Telephone conferences for fun: experimentation in people's homes

The paper illustrates how communication experiments may be carried out in a domestic recreational context. Participants situated in their homes were connected into group telephone conversations and simply asked to “chat and enjoy yourselves”. Following the conversation, participants provided Likert scale ratings of the experience. In addition, the conversations were recorded and analysed. A total of 211 participants took part in two experiments. Telephone groups had an average size of five people, each speaking in the same conversation from their individual homes. Comments from the participants and Likert rating scales indicated that it was a positive recreational experience. The primary manipulation in each experiment was intended to encourage spontaneous co-involvement of all of the group.

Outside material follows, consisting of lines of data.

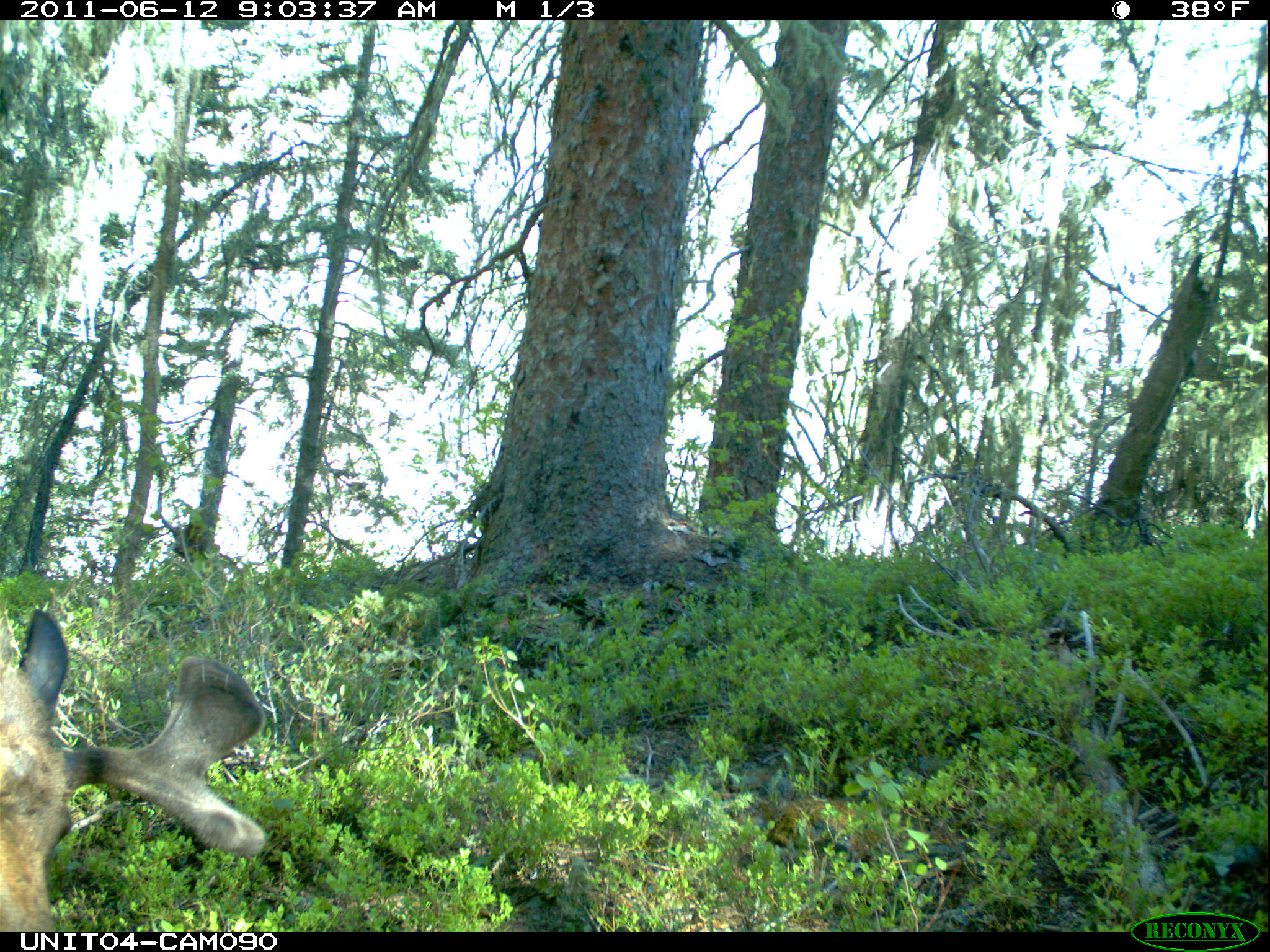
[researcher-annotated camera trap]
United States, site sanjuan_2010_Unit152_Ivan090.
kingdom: Animalia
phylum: Chordata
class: Mammalia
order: Artiodactyla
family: Cervidae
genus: Alces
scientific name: Alces alces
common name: moose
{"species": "Alces alces (moose)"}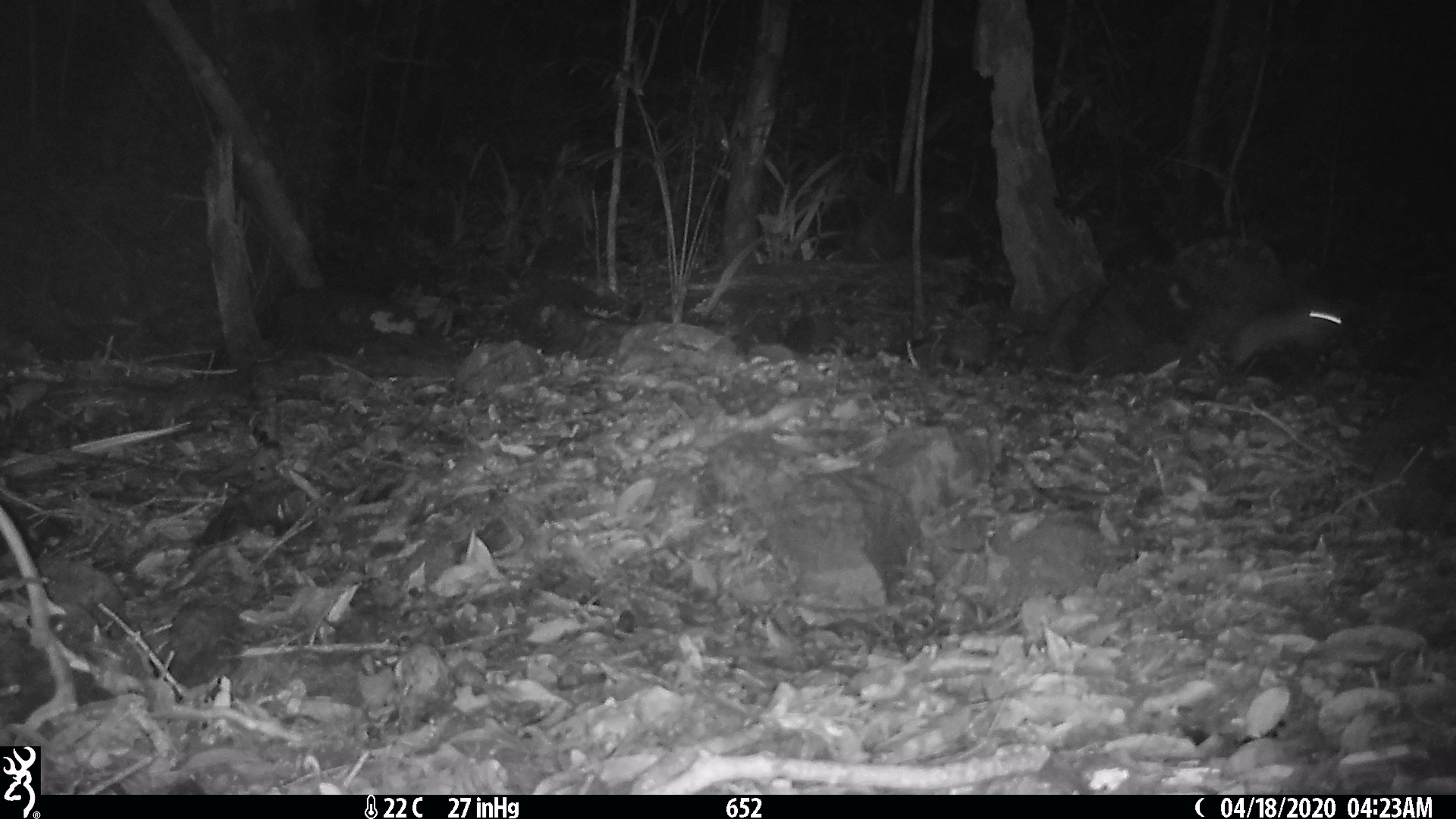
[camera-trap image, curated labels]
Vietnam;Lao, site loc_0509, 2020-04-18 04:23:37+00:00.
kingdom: Animalia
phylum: Chordata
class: Mammalia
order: Rodentia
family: Muridae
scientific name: Muridae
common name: old-world mice and rats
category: unidentified murid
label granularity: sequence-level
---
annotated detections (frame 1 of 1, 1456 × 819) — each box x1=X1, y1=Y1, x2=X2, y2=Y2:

In Experiment 1 this was done by changing the way participants were introduced to the group, in Experiment 2 the group was made more salient by providing each member with a list of names. Open ended responses obtained from telephone interviews with participants in Experiment 1 were used to construct a questionnaire for Experiment 2 to measure presence, involvement and communication efficacy. The measures extracted from transcripts included the average length of utterances and equality of contribution as well as a new measure, the number of lines to the first “flow episode” in the transcript. While neither of the manipulations produced significant effects on Likert scale ratings made after the sessions or the measures extracted from transcripts, the paper is able to recommend the measures used and to provide practical advice for other investigators seeking to run communication experiments in a recreational context.